:: BRIEF ::
The line with "Limestone Digital логотип" marks where to begin; print it and all lines after it in the material below exactly, skipping pictures.

════════════════════

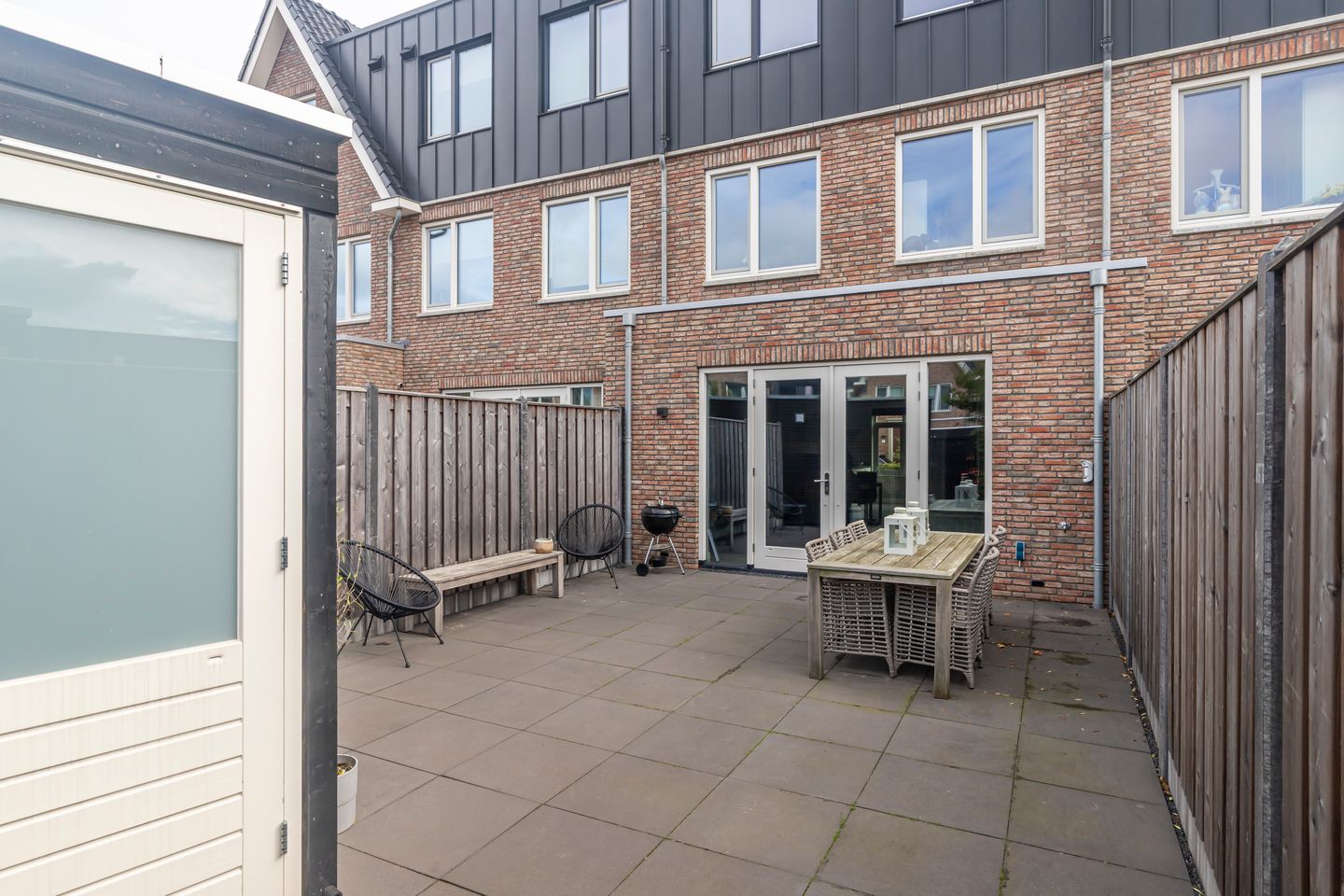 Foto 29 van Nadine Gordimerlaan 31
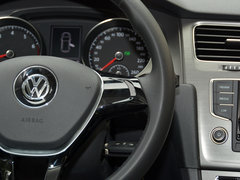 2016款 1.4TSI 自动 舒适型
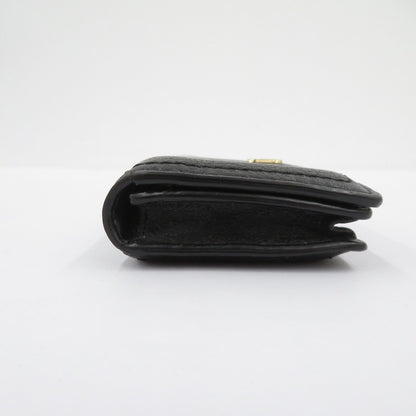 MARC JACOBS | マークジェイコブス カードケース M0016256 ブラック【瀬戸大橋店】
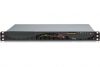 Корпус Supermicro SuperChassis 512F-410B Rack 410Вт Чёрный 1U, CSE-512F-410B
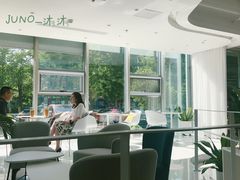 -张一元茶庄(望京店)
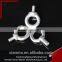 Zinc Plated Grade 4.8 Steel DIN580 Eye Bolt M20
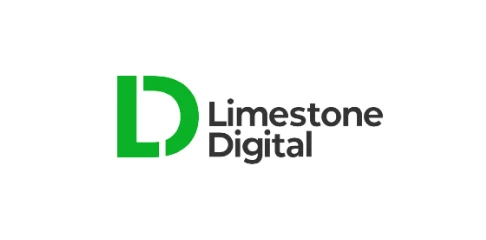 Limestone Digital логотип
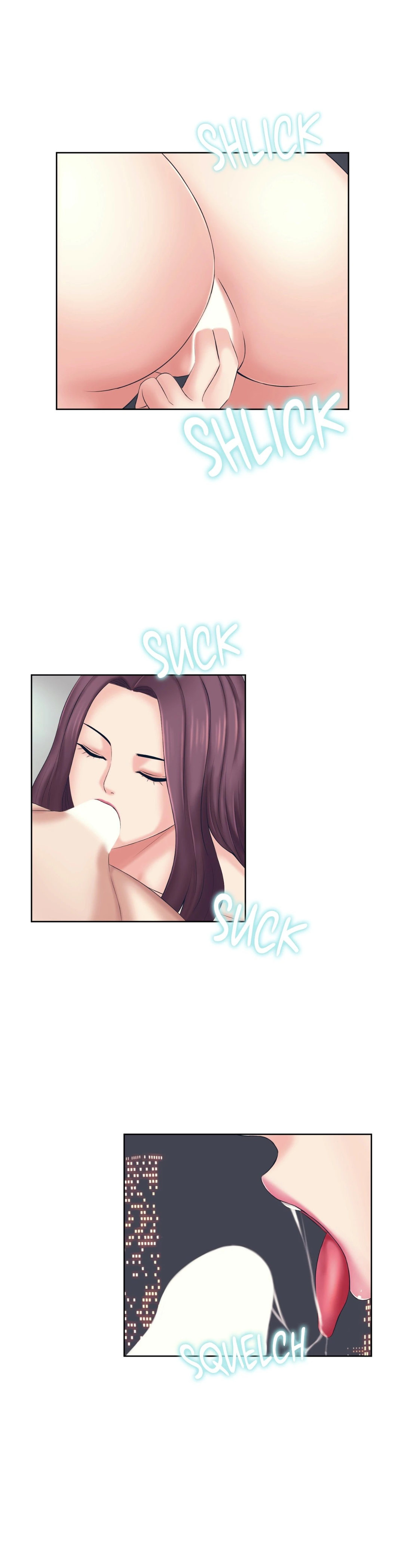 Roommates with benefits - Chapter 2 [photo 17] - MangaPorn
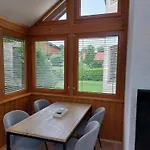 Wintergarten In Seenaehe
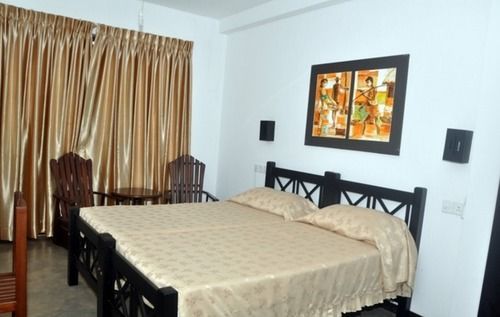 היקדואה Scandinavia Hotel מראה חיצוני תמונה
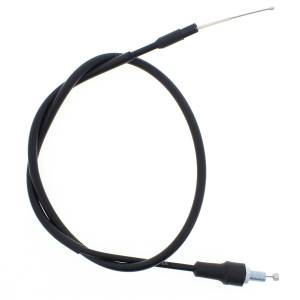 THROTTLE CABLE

════════════════════

:: SOLUTION TO THIS TASK ::
 Limestone Digital логотип
 Roommates with benefits - Chapter 2 [photo 17] - MangaPorn
 Wintergarten In Seenaehe
 היקדואה Scandinavia Hotel מראה חיצוני תמונה
 THROTTLE CABLE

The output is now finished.